Report: "HM" handset makers stockpiled memory, delaying price rises — likely Huawei (华为) and Xiaomi (小米)

Leak and immediate claims

It has been reported that a popular Weibo leaker, @数码闲聊站, claimed evening on March 28 that two manufacturers labelled "HM" have already stockpiled significant DRAM/LPDDR inventory, and that is why memory prices have not jumped yet. The post said the "H" maker bought in very large volumes and could weather higher prices longer, while the "M" maker is likely to absorb costs through this quarter but may pass on increases with next-quarter new models. Reportedly, observers in the thread and previous supply-chain signals point to Huawei (华为) and Xiaomi (小米) as the two firms.

Industry signals and device implications

The leaker also suggested Apple may already have procured higher-priced memory for later 2026 flagships — if Apple does not raise retail prices, that would be an unusually aggressive margin strategy. It has been reported that the unnamed large foldable device known in Chinese chatter as the Pura X2 is "planned" to support LPDDR6 memory, a sign OEMs are preparing for next-generation modules despite cost pressure.
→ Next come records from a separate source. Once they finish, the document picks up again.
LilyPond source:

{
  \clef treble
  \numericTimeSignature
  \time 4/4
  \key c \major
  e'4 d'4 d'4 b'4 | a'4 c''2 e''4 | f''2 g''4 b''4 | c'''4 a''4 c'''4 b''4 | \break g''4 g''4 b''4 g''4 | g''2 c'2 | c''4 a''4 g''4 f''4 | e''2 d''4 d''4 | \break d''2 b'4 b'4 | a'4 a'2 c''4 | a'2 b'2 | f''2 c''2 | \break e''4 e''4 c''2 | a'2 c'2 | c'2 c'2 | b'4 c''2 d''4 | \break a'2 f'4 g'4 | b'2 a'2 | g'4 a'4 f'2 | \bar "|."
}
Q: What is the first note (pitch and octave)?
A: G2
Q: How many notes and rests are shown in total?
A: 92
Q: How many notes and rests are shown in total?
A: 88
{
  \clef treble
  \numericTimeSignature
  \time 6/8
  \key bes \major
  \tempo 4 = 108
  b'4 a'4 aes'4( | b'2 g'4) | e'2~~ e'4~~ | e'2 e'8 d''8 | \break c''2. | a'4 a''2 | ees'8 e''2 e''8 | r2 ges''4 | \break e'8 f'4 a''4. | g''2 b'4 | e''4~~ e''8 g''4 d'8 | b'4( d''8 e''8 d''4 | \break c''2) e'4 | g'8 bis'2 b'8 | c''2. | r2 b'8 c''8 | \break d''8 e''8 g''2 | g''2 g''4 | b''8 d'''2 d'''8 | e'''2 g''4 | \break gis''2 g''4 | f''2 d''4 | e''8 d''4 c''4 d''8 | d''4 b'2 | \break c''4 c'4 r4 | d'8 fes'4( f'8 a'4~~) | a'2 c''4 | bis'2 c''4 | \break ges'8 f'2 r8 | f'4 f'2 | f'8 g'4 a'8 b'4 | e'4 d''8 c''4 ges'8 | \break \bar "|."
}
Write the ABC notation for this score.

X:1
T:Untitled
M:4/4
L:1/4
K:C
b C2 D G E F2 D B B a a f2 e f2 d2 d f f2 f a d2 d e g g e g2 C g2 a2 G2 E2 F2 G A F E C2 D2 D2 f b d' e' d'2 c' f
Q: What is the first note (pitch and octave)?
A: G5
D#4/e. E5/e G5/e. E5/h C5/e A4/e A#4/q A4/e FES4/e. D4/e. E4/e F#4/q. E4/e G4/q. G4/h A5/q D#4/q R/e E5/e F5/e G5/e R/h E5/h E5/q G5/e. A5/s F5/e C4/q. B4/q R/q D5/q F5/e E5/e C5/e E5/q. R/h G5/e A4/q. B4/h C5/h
Market context and geopolitical backdrop

This private stocking comes as memory markets tighten. IDC warned that global smartphone shipments were expected to fall 6.8% year-on-year in Q1 2026, and that rising memory prices would squeeze smaller vendors who cannot secure supply or absorb costs, lifting ASPs while depressing volumes. Geopolitics matters here too: ongoing U.S. export controls and broader trade tensions have pushed Chinese OEMs and suppliers to pre-buy and prioritize inventories where they can, turning memory procurement into a competitive lever as much as a cost line.

What to watch

If the leak is accurate, large incumbents could use inventory advantages to hold prices down and grab share — or to maintain margins depending on strategy. Will big brands eat the cost to expand market share, or pass it to consumers? For now the claims remain unverified and stem from social-media sourcing, but they align with broader industry warnings that an elevated memory-cost cycle could reshape 2026 mobile-market dynamics.